第4章

 法律事務所を出て、すぐにタクシーを拾い、空港へ向かった。

 だが、運転手は人通りのない道で車を停めた。

「道が違う」

 嫌な予感がして、私はドアノブに手を伸ばした。

「空港は反対方向だわ」

 ドアを開けようとした瞬間、背後から何かが顔に押し当てられた。布だ。薬品の臭いが鼻をつく。

 私は必死に暴れ、布を押さえる手を引っ掻いたが、視界は急速に歪んでいった。世界が横倒しになる。

 そして、すべてが闇に沈んだ。

 目が覚めると、手首と足首に激痛が走った。

 無理やり目を開ける。コンクリートの床、薄暗い照明、カビと何かが腐ったような臭い。どこかの廃倉庫だろうか。

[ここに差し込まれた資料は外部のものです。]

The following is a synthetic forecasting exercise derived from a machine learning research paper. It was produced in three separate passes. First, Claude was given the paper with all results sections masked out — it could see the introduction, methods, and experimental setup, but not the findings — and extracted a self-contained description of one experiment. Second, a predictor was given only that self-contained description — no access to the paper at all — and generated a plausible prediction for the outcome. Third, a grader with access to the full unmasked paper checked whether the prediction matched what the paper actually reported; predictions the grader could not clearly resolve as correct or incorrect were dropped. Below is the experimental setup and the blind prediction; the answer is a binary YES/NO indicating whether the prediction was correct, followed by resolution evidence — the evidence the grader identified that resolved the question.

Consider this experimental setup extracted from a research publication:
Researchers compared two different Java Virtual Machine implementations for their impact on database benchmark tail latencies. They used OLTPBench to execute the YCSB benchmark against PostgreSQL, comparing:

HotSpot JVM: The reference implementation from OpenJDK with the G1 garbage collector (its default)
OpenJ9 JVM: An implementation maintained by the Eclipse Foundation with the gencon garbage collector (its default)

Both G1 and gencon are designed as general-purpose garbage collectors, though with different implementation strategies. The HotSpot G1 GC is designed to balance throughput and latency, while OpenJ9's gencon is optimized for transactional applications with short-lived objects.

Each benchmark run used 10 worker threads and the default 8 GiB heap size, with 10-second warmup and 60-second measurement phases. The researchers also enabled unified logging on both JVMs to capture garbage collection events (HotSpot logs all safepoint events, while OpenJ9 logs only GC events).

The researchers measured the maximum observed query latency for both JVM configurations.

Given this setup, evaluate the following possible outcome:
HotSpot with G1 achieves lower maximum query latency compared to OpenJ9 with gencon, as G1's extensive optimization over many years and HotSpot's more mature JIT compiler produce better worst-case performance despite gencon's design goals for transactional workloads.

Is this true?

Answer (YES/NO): NO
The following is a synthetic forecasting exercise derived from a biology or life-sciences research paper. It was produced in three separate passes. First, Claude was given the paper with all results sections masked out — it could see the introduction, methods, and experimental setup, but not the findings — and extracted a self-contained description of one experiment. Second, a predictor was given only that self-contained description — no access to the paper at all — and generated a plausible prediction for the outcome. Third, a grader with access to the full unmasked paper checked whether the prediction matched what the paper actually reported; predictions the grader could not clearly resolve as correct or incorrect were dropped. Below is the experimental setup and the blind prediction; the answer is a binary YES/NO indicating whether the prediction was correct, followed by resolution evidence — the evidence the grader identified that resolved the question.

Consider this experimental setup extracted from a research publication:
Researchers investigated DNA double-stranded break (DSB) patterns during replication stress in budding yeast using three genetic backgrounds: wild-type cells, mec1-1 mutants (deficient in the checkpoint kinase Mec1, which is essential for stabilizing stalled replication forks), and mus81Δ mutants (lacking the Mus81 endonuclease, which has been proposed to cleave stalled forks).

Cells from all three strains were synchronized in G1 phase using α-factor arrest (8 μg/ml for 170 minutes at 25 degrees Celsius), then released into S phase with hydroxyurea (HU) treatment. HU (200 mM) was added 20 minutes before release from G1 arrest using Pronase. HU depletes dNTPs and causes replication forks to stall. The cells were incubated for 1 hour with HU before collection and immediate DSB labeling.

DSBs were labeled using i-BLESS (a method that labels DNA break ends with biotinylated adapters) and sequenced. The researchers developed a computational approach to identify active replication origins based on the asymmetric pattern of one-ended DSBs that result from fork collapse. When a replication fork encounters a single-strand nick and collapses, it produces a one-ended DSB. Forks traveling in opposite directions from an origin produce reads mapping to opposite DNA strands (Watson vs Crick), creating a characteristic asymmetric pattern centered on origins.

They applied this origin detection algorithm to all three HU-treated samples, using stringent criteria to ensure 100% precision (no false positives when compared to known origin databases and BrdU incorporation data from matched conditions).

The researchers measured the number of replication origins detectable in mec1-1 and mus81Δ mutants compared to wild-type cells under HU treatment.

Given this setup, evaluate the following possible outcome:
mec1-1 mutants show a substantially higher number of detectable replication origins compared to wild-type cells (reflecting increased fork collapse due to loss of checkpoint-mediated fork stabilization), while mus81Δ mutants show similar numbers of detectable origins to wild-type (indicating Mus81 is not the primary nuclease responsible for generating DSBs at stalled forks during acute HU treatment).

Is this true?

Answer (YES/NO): NO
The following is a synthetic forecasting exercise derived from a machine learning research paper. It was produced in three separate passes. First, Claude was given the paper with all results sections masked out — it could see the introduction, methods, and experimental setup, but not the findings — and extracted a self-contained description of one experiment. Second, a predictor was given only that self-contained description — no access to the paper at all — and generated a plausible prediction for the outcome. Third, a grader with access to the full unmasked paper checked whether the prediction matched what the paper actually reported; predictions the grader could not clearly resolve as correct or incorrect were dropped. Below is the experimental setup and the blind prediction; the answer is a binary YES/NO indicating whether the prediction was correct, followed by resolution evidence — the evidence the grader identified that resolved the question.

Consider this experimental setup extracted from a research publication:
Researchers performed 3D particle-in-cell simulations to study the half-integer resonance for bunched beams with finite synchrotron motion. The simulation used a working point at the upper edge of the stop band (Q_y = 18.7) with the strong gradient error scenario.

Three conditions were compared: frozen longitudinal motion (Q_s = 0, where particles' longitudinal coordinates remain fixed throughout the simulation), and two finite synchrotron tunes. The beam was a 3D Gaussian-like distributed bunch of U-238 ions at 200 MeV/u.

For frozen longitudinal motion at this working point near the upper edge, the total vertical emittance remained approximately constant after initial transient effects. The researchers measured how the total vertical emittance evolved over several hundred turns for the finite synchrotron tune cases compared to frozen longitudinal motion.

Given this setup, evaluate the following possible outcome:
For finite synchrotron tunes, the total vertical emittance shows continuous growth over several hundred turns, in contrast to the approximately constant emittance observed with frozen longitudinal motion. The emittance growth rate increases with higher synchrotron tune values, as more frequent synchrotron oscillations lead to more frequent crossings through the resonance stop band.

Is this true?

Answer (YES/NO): NO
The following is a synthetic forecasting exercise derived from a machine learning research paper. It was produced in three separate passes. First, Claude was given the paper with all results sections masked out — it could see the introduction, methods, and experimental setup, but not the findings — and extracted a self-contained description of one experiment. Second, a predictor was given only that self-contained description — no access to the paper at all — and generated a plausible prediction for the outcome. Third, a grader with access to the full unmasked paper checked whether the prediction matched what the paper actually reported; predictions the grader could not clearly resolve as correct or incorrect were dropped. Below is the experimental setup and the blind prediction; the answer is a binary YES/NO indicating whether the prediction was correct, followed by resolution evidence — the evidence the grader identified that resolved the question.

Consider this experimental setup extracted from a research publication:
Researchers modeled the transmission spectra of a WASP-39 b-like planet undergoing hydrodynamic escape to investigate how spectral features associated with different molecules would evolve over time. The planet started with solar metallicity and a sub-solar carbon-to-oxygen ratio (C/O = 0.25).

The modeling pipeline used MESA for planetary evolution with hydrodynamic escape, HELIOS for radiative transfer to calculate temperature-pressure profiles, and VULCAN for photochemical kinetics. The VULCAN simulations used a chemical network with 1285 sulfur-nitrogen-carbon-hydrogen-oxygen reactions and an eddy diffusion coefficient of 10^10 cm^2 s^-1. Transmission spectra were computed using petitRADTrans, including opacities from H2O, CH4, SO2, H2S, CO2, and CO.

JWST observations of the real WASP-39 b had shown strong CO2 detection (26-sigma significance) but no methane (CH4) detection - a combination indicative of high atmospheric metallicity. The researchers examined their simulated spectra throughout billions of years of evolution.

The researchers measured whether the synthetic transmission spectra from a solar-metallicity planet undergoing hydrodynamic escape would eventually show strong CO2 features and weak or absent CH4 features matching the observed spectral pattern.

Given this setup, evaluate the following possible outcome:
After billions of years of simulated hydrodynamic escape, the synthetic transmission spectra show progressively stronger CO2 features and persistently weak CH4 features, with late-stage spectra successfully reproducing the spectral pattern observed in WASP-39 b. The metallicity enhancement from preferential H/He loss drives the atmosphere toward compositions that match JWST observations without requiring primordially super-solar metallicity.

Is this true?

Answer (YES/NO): NO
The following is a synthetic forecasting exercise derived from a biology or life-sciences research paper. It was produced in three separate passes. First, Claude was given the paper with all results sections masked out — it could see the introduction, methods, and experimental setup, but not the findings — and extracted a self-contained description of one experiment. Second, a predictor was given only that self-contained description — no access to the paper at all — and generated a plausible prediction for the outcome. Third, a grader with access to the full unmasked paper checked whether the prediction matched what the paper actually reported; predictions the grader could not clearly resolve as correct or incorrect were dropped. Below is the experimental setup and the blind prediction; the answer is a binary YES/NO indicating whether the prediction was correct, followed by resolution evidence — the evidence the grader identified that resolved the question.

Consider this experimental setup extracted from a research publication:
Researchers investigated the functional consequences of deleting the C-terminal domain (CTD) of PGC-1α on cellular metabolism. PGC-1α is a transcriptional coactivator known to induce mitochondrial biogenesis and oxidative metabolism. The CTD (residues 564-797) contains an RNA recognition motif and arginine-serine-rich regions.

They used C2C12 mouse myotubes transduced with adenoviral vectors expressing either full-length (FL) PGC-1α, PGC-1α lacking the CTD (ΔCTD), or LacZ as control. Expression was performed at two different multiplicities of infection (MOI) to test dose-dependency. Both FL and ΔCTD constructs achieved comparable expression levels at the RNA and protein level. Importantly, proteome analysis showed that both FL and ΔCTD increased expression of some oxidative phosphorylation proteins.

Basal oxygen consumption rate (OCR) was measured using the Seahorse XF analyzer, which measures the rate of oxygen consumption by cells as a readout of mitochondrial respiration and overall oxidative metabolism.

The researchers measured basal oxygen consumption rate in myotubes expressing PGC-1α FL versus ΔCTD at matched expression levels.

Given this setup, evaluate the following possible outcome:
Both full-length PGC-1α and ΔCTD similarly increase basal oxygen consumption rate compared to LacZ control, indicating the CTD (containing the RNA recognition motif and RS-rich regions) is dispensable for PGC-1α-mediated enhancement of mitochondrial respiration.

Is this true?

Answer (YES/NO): NO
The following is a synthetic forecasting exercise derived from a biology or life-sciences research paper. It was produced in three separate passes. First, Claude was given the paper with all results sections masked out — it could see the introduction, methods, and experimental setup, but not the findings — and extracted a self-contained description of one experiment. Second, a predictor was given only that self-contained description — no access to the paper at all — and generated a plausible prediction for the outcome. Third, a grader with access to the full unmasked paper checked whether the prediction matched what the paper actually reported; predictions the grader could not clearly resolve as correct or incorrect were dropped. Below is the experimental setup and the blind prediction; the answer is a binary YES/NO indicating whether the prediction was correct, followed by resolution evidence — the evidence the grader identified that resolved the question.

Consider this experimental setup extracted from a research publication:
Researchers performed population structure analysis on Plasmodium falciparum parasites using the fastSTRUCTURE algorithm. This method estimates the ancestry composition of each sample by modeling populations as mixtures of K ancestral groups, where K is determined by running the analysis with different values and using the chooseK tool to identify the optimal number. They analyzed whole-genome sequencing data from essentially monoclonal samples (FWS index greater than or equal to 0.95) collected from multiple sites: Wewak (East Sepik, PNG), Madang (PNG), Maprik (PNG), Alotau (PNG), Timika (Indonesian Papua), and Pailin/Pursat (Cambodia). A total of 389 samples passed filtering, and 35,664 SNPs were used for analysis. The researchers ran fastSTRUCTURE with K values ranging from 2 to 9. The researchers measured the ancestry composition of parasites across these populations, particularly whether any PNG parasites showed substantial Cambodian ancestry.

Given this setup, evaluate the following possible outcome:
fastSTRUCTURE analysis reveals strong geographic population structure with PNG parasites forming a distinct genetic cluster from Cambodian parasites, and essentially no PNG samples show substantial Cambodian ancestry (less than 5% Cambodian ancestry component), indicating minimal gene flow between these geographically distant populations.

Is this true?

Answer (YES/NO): YES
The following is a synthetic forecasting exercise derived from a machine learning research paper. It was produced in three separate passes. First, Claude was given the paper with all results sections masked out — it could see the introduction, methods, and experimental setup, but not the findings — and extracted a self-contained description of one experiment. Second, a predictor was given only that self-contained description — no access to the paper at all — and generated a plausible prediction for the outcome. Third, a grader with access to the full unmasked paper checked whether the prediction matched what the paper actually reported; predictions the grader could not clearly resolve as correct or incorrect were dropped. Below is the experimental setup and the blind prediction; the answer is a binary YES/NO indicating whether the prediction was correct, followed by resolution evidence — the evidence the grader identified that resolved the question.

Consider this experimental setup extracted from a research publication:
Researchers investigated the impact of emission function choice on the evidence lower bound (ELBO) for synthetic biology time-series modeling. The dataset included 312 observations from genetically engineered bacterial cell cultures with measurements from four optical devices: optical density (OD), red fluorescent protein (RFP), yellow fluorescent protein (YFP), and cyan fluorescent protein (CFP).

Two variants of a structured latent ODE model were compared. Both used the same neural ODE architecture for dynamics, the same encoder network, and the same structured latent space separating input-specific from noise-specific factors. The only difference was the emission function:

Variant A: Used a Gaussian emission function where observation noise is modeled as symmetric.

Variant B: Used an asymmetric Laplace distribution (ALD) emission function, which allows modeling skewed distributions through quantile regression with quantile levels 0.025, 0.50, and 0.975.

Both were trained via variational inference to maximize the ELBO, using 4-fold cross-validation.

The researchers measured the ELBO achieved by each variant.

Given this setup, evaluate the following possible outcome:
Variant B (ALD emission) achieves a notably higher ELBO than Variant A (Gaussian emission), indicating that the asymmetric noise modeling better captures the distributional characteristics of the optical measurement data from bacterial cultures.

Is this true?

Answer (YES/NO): YES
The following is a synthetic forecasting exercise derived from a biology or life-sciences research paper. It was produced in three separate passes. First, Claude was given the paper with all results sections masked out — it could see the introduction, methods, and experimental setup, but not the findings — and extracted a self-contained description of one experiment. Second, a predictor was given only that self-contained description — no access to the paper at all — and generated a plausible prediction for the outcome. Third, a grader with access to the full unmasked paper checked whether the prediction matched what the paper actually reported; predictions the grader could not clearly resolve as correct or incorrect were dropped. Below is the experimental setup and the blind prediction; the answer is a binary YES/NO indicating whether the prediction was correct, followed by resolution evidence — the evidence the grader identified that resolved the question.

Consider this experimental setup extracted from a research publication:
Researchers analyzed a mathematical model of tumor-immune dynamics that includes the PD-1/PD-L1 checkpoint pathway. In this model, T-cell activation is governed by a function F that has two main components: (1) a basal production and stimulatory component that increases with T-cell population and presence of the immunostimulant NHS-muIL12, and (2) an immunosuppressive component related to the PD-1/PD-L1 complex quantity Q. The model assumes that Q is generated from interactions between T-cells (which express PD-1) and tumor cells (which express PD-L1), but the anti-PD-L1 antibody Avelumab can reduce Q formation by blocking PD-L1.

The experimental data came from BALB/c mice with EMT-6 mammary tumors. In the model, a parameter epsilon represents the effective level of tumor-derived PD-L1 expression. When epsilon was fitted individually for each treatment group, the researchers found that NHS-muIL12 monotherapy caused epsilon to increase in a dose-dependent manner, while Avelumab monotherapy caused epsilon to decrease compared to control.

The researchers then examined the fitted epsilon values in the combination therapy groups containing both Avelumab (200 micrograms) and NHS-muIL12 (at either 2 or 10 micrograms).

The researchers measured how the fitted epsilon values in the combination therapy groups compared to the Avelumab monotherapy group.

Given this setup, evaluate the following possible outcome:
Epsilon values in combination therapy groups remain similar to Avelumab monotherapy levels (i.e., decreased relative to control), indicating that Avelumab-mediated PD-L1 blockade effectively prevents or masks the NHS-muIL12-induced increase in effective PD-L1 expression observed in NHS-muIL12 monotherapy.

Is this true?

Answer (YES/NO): NO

 体を起こそうとしたが、手首を縛るロープが背後の鉄パイプに繋がれていることに気づいた。

「お目覚めか」

 声のする方へ顔を向ける。

 三メートルほど離れた場所に、デイジーが座り込んでいた。私と同じように縛られている。完璧だった髪は乱れ、マスカラが涙で頬に黒い筋を作っていた。

 なぜ彼女までここに?

 倉庫の向こう側で、ドアが勢いよく開いた。黒い覆面をした大柄な男が三人、入ってくる。一人は三脚付きのカメラを担ぎ、もう一人はスマートフォンを手にしている。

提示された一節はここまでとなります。